> _TASK INSTRUCTIONS_:
A – Write out the passage on testicular sperm extraction word for word between "TESE may be" and "tubules are excised.", inclusive.
B – According to the passage on testicular sperm extraction, where is the small incision made to reveal the testicle?

> _EXERCISE TEXT_:
Testicular sperm extraction (TESE) is a procedure involving the excision of seminiferous tubules from the testicle to obtain sperm for reproduction. TESEs are performed for a number of reasons including obstructive azoospermia (absence of sperm), spermatogenic failure, or patients with cancer for cryopreservation. Men with azoospermia from obstruction such as a history of vasectomy or congenital absence of the vas deferens have a high success rate of sperm retrieval as the problem lies in the transport of sperm. Men with spermatogenic failure used to be considered untreatable; however, depending on cause of the failure, many of these men may reproduce with the assistance of in vitro fertilization (IVF) with intracytoplasmic sperm injection (ICSI). In men diagnosed with cancer, TESE with sperm cryopreservation offers the potential to maintain sperm for future use with assisted reproduction.
TESE may be done in the office using a local anesthetic or in the operating room under general anesthesia. A small incision is made on the front of the scrotum to reveal the testicle. The outer layer of the testicle is then opened and seminiferous tubules are excised.
Once the tissue is obtained from the testicle, the tissue, the sperm is extracted by a trained andrology specialist. The sperm may then be used for IVF with ICSI or cryopreserved for future use.
Because of the relatively limited number of sperm that are obtained through TESE, these sperm are combined with eggs from the male’s partner using ICSI.

Dataset entries:
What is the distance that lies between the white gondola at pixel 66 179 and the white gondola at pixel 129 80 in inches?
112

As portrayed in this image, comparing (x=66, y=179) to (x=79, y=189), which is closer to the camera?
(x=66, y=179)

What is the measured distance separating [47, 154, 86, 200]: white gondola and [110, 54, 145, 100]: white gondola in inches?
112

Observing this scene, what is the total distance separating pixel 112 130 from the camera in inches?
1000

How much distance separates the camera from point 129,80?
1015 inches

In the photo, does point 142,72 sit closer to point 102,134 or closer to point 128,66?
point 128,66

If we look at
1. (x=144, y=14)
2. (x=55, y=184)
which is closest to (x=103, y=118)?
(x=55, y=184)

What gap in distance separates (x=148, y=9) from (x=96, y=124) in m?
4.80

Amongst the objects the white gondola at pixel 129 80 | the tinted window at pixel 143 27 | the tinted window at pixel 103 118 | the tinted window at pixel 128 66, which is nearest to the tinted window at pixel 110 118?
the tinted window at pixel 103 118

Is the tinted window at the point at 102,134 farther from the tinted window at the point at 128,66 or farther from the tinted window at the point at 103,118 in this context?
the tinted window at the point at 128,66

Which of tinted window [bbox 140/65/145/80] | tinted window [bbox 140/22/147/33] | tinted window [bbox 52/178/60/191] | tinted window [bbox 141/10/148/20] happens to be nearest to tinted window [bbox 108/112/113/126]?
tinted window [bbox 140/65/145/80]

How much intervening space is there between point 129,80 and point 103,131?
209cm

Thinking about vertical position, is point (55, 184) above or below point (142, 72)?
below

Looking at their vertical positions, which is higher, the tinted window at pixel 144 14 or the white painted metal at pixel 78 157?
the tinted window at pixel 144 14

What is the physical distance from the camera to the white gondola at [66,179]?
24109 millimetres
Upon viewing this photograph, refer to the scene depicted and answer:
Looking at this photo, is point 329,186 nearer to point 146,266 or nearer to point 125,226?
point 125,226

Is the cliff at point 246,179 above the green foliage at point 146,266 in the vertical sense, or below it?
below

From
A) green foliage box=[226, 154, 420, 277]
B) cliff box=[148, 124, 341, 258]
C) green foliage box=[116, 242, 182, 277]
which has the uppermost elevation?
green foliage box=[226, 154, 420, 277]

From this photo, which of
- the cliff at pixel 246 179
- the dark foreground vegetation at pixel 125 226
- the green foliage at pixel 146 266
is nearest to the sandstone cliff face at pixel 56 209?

> _ANSWERS TO THE EXERCISES_:
A –
TESE may be done in the office using a local anesthetic or in the operating room under general anesthesia. A small incision is made on the front of the scrotum to reveal the testicle. The outer layer of the testicle is then opened and seminiferous tubules are excised.

B – On the front of the scrotum.